Chapter 716: Meeting Lin Xue!
"W–Why did you kill him?"
As Wang Xiao calmly closed the door, he turned to find Zhang Sisi staring at him, eyes wide, horrified, mouth trembling.
Genuine terror.
And maybe a little betrayal.
He looked at her and sighed.
"He wasn’t your brother," Wang Xiao said casually. "His body was taken over by a hell spirit."
Zhang Sisi flinched.
No... That can’t be right.
But he continued, unfazed.
"I last met him on a battlefield in Europe. He said he wanted to assimilate, live like a human... sigh... Too bad. I told him back then—if I ever saw him again, I’d kill him."
He exhaled like he truly regretted it.
As if murder was an obligation, not a hobby.
Zhang Sisi stood frozen. Her body stiff.
What do you mean ’you didn’t want to kill him’... and then killed him?
Can he be a little less whimsical about murder?!
And it didn’t stop there.
Wang Xiao decided it was the perfect moment to scare her a bit more.
He casually mentioned plans to massacre her entire family.
She screamed—loud enough to wake the ancestors. He had to clamp a hand over her mouth before the neighbors called the police.

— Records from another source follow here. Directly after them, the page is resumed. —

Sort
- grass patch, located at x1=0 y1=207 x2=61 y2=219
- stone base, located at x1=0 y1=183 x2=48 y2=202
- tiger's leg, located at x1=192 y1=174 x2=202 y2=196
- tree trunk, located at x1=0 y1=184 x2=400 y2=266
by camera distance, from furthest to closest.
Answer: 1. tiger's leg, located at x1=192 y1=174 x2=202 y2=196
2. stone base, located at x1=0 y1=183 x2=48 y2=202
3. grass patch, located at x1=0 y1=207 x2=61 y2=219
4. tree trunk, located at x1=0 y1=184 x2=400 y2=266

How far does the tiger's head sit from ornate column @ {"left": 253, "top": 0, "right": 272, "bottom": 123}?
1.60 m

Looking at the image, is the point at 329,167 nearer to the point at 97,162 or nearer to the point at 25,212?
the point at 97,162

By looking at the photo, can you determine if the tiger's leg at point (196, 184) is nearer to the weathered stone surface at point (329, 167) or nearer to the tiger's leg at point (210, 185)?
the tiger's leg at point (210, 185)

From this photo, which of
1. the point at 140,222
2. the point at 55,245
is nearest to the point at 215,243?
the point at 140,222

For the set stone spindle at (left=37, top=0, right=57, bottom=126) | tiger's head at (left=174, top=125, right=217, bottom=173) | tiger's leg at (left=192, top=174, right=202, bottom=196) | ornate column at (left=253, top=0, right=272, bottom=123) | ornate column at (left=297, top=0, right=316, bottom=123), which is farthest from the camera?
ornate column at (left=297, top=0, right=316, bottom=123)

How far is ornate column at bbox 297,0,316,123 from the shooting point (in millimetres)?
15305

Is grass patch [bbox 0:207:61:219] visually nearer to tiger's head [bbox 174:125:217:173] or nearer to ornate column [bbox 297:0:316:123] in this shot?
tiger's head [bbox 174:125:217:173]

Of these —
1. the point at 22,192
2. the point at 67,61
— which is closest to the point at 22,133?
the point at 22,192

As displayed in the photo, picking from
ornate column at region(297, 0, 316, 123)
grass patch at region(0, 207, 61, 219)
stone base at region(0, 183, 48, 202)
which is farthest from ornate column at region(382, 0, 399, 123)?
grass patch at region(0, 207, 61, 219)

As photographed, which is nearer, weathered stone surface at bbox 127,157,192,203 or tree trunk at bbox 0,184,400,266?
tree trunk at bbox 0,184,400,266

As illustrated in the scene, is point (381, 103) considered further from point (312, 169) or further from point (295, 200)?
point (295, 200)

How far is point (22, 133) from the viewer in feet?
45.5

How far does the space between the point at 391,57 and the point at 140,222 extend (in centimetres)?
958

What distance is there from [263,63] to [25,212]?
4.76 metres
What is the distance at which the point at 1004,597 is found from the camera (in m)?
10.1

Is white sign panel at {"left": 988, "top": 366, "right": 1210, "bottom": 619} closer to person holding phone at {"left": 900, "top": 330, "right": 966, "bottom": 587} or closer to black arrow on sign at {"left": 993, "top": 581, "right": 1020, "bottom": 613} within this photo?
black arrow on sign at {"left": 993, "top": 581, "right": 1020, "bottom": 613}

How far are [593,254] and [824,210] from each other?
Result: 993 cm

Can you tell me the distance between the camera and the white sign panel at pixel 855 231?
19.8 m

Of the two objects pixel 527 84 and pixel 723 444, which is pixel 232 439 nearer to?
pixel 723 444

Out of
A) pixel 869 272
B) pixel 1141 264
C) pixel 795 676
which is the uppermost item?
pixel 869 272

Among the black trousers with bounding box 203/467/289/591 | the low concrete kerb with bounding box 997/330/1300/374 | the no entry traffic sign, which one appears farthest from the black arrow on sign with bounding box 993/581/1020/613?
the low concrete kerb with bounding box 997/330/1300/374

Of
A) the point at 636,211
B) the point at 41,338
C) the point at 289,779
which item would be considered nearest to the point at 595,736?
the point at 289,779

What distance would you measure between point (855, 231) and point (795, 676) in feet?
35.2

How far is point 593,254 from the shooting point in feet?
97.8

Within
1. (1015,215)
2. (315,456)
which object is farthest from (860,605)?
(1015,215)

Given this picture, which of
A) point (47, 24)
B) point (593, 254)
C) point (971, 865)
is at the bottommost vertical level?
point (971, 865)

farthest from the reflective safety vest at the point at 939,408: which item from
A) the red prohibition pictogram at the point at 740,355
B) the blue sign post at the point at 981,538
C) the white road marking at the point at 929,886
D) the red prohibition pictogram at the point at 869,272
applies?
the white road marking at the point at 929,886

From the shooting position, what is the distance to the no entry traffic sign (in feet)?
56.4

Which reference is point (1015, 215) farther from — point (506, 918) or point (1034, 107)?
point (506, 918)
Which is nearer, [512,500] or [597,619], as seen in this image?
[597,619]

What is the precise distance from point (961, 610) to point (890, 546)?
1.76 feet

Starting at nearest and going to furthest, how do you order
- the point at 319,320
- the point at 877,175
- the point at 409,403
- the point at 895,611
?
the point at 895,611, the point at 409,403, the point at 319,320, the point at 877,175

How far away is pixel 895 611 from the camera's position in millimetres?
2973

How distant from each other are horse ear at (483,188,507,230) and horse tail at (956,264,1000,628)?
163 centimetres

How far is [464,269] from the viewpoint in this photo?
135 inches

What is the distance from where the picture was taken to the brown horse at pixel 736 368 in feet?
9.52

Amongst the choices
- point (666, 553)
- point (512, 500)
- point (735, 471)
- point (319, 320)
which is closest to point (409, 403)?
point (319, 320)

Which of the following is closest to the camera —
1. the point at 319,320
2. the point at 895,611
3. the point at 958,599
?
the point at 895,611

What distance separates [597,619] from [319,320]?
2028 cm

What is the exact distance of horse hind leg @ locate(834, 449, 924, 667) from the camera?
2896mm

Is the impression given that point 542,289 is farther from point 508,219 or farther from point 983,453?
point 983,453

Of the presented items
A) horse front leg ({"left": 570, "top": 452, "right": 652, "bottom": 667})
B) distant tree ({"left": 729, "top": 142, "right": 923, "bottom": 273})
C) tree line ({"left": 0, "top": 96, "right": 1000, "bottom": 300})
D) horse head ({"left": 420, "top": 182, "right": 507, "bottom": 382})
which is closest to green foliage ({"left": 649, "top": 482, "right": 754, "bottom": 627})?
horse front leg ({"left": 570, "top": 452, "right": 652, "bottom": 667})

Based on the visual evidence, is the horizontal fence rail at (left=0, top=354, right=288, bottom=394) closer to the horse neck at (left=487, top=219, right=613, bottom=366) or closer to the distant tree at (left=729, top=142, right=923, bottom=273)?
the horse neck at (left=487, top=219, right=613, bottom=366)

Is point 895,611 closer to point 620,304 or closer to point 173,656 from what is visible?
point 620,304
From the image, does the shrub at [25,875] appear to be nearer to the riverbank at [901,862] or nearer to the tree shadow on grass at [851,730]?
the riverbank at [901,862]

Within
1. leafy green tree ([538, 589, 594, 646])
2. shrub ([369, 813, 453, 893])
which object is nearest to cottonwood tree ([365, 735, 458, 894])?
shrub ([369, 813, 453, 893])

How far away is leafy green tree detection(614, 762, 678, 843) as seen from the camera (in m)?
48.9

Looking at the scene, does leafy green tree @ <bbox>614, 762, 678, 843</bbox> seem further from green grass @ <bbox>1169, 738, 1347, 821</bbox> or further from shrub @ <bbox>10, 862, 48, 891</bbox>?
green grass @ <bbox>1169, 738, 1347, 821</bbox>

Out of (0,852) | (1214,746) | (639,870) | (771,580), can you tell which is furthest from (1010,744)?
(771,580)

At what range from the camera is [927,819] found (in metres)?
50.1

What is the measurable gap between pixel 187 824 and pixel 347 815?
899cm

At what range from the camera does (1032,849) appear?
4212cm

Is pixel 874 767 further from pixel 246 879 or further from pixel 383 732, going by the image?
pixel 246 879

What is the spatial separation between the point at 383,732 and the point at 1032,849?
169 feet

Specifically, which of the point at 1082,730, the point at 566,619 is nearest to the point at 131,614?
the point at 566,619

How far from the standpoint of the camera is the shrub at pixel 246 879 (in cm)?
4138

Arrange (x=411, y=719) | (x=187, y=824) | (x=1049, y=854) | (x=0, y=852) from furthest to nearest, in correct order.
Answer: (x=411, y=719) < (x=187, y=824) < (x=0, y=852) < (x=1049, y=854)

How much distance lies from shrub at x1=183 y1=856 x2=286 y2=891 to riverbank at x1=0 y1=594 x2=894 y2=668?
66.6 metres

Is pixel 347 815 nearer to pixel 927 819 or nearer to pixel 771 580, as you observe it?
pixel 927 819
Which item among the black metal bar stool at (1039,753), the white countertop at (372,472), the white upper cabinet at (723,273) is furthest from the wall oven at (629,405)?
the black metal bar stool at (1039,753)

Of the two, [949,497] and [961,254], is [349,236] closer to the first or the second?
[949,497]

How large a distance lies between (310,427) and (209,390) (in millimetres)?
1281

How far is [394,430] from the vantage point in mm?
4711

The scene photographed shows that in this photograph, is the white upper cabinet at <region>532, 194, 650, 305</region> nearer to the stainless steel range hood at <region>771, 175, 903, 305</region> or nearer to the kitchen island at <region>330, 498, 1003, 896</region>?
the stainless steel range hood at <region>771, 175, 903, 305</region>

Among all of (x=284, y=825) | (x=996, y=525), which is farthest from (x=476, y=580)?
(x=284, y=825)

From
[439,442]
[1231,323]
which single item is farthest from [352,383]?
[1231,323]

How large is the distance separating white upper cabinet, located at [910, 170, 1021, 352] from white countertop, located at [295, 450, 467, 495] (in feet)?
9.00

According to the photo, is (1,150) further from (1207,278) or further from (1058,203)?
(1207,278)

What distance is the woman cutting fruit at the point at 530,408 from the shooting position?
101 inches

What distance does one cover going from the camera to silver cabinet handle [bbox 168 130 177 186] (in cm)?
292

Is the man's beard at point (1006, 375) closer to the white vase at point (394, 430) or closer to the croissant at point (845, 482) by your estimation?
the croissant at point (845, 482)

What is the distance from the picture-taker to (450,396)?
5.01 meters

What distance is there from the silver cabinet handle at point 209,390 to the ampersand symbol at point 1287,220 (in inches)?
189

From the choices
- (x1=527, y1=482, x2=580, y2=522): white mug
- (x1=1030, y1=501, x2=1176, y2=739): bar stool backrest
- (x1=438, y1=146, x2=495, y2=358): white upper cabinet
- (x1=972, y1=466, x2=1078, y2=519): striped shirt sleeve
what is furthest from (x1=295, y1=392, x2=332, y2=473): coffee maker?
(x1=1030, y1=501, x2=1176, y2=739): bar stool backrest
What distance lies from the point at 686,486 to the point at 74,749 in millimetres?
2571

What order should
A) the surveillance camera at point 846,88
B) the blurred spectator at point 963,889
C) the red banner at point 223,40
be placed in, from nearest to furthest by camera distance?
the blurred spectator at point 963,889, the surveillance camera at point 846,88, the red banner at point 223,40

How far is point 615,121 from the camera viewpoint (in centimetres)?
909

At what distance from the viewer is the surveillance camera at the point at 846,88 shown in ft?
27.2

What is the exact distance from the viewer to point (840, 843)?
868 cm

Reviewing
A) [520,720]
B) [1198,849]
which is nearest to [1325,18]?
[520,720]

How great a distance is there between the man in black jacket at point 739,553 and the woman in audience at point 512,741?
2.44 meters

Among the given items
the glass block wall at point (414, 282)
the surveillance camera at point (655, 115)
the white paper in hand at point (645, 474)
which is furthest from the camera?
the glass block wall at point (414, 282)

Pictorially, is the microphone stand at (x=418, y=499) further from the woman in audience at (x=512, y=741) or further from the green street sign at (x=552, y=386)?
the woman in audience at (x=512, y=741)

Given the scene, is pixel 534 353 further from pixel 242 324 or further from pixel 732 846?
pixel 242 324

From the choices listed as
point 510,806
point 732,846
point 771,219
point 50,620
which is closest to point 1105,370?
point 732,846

Then he kept going. Whispering more twisted things, teasing her with impossible scenarios, until her face went pale and—
She fainted.
Five minutes later, he woke her up.
And calmly informed her:
"Don’t worry. I still need Zhao Yang."
She blinked, disoriented.
What...?
But he wasn’t lying.
That hell spirit? The one he’d vaporized?
It was the last of its kind on Earth—and Wang Xiao needed it.
He hadn’t destroyed the spirit. Just reconstructed the old body and reinstalled the little bastard like software.
A few hellish minutes later, Zhao Yang stood there again—giant form reassembled, expression full of pure existential pain.
Like he wanted to scream:
’Why the hell was I killed SIX times?!’
Wang Xiao had calmly muttered:
"Mm... the hand alignment was off."
"Nope, foot’s a little crooked—try again."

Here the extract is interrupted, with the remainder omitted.